▶ [DOCUMENT SEGMENT]
Dark Matter Galaxies, and the Loss of a Literary Star

Space.com reports the apparent discovery of “Hobbit” galaxies—tiny, ultrafaint, dwarf galaxies in our local group—which appear to consist mostly of dark matter. Though they were observed by their stars, which presumably are made of normal matter, gravitational calculations based on the movements of the stars indicate that the galaxies are 100 times more massive than the estimated total mass of their stars. The rest? Dark matter, more than likely. The findings will be published in the Astrophysical Journal in November.

Meanwhile, you may already have heard that Madeleine L’Engle died on September 6, 2007, another great loss to the book world. She is best known, of course, for the A Wrinkle in Time series of young adult novels, but she wrote many other books, as well. (Her official web site)

I never got to meet her, though we exchanged some correspondence once. Paradoxically, I didn’t discover her books at a young age, but as an adult. (Someone tried to turn me on to A Wrinkle in Time at a particularly sensitive age—when I didn’t want to read “YA” and I didn’t want my SF to read like fantasy. So that effort failed. But I tried the book years later, and that time it clicked. Marvelous.)

Farewell, creator of Mrs. Who and all the others. And thank you.

“You have to write whichever book it is that wants to be written. And then, if it’s going to be too difficult for grown-ups, you write it for children.” —Madeleine L’Engle

Lunar Eclipse and New Writing

I wasn’t able to see the August 28 lunar eclipse, but Jerry Oltion—SF writer, amateur astronomer, and member of our Launchpad astronomy team—sent us a photo he took. I thought it was so beautiful, I asked his permission to put it here on my blog:

Photo by Jerry Oltion

Seeing the photo reminded me of one of the NASA pages I read prior to the eclipse, suggesting that we imagine what it would be like to stand on the moon during an eclipse, surrounded by that incredible copper-glowing landscape. I think it would be a pretty mind-blowing experience. And as Jerry said, “Imagine what the Earth would look like from there. A dark hole in the sky with city lights glowing in it, surrounded by a ring of blood-red atmosphere.”

▶ [LISTED RECORDS]
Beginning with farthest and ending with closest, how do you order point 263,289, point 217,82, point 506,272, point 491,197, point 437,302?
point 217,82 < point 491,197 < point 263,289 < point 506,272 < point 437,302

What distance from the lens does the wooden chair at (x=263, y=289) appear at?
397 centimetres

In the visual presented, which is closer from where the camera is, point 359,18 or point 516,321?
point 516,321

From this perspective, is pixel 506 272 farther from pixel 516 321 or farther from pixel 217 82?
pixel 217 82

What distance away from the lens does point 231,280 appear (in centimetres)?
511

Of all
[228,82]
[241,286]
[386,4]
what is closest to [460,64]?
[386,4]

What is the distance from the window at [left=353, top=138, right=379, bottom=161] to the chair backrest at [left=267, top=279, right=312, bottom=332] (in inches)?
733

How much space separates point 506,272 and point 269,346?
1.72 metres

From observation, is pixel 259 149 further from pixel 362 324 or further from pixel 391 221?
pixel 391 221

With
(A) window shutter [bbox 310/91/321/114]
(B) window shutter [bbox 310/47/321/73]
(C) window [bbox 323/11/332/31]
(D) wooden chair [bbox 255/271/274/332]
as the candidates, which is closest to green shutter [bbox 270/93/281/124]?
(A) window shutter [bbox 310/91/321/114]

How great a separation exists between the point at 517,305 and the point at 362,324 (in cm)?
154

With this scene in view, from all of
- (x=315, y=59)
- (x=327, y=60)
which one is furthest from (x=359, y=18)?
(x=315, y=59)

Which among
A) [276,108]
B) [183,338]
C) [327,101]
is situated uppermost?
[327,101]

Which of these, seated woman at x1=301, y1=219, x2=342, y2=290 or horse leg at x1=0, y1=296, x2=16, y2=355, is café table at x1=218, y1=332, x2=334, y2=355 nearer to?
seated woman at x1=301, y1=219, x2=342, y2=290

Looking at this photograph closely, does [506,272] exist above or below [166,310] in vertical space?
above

▶ [WRITTEN REQUEST A] Check each statement against the blog post and answer yes or no, quoting the words that decide it: (i) The galaxies' mass, as calculated from star movements, is 100 times the estimated total mass of their stars; (ii) the writer first read Madeleine L'Engle's books as a child; (iii) the writer saw the August 28 lunar eclipse.
▶ [WRITTEN REQUEST B] Transcribe the part of the blog post that opens with the words containing "Meanwhile, you may" and closes with "official web site)".

▶ [EXERCISE ANSWER A]
(i) Yes: "the galaxies are 100 times more massive than the estimated total mass of their stars"
(ii) No: "I didn’t discover her books at a young age, but as an adult"
(iii) No: "I wasn’t able to see the August 28 lunar eclipse"

▶ [EXERCISE ANSWER B]
Meanwhile, you may already have heard that Madeleine L’Engle died on September 6, 2007, another great loss to the book world. She is best known, of course, for the A Wrinkle in Time series of young adult novels, but she wrote many other books, as well. (Her official web site)